Planar defect in approximant: the case of Cu-Al-Sc alloy

TL;DR

This study investigates a specific planar defect in Cu-Al-Sc approximant alloys using electron microscopy and 6D analysis, proposing a detailed atomic structure model validated by imaging and exploring defect intersections.

Contribution

It introduces a novel atomic structure model for the {110} planar defect in Cu-Al-Sc approximant alloys, validated by experimental imaging and 6D analysis.

Findings

Proposed a new displacement vector for the planar defect involving the golden ratio.

Constructed and validated an atomic structure model matching observed images.
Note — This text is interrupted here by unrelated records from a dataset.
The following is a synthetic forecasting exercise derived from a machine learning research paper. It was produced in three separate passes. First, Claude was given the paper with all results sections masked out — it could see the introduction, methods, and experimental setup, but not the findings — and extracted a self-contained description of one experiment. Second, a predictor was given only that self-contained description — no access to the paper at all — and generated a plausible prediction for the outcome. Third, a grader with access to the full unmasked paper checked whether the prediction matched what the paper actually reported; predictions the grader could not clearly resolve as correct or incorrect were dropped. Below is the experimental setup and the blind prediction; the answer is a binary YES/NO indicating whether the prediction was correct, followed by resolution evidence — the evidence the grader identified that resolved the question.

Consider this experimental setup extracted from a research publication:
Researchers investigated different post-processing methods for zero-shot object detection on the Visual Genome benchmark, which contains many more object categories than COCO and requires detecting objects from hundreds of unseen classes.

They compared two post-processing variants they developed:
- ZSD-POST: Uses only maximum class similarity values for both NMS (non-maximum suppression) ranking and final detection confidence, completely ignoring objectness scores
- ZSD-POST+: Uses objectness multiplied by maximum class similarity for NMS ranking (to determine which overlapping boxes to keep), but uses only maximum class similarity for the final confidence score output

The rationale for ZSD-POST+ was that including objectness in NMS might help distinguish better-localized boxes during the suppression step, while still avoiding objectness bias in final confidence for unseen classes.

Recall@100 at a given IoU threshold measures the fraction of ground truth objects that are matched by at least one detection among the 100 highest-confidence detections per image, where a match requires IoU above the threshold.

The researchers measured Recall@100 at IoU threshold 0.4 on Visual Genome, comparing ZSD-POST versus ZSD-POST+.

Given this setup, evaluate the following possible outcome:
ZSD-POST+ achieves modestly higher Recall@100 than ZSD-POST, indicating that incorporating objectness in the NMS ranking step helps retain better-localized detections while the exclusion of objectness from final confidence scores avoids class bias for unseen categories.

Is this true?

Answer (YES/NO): YES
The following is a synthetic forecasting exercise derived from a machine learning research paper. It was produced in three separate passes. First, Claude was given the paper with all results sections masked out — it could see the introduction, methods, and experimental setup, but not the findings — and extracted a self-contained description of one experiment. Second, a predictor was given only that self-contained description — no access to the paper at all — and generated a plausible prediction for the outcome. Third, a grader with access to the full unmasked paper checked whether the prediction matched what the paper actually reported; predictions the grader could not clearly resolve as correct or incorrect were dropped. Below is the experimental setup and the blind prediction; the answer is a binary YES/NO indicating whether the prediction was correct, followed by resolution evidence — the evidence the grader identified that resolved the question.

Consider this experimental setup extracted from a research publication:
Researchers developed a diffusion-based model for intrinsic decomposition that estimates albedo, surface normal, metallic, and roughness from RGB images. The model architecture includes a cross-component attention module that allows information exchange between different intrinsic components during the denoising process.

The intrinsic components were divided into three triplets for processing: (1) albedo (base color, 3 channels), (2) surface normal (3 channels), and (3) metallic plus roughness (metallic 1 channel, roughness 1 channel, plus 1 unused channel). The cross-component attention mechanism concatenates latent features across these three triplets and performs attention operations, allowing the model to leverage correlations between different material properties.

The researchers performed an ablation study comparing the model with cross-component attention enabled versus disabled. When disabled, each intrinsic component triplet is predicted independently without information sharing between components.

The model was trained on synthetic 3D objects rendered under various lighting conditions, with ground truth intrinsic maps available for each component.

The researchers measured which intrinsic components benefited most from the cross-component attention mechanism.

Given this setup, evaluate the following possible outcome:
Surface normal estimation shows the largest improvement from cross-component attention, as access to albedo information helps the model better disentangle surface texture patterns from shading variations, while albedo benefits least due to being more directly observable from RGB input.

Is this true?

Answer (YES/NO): NO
Analyzed defect intersections using canonical cell tiling concepts.

Abstract

The {110} planar defect formed in the Cu-Al-Sc 1/1 approximant has been studied by means of electron microscopy and 6-dimensional analysis. As the displacement vector of the planar defect, 1/2 <{\tau}, 1/{\tau}, 0> has been proposed. Here {\tau} denotes the golden ratio. This vector corresponds to a 6-dimensional translation of type [111000] and also to the c-linkage of Tsai-type clusters. An atomic structure model of the planar defect has been constructed referring to the structural properties of the regular 1/1 approximant; namely truncated triacontahedron framework and embedded clusters. This structural model was validated by the agreement between the observed and simulated HAADF-STEM images. Models of the intersection of two planar defects and the triple point, where three planar defects intersect, were also proposed. All local structures formed at these defects are understood by the concept of so-called canonical cell tiling.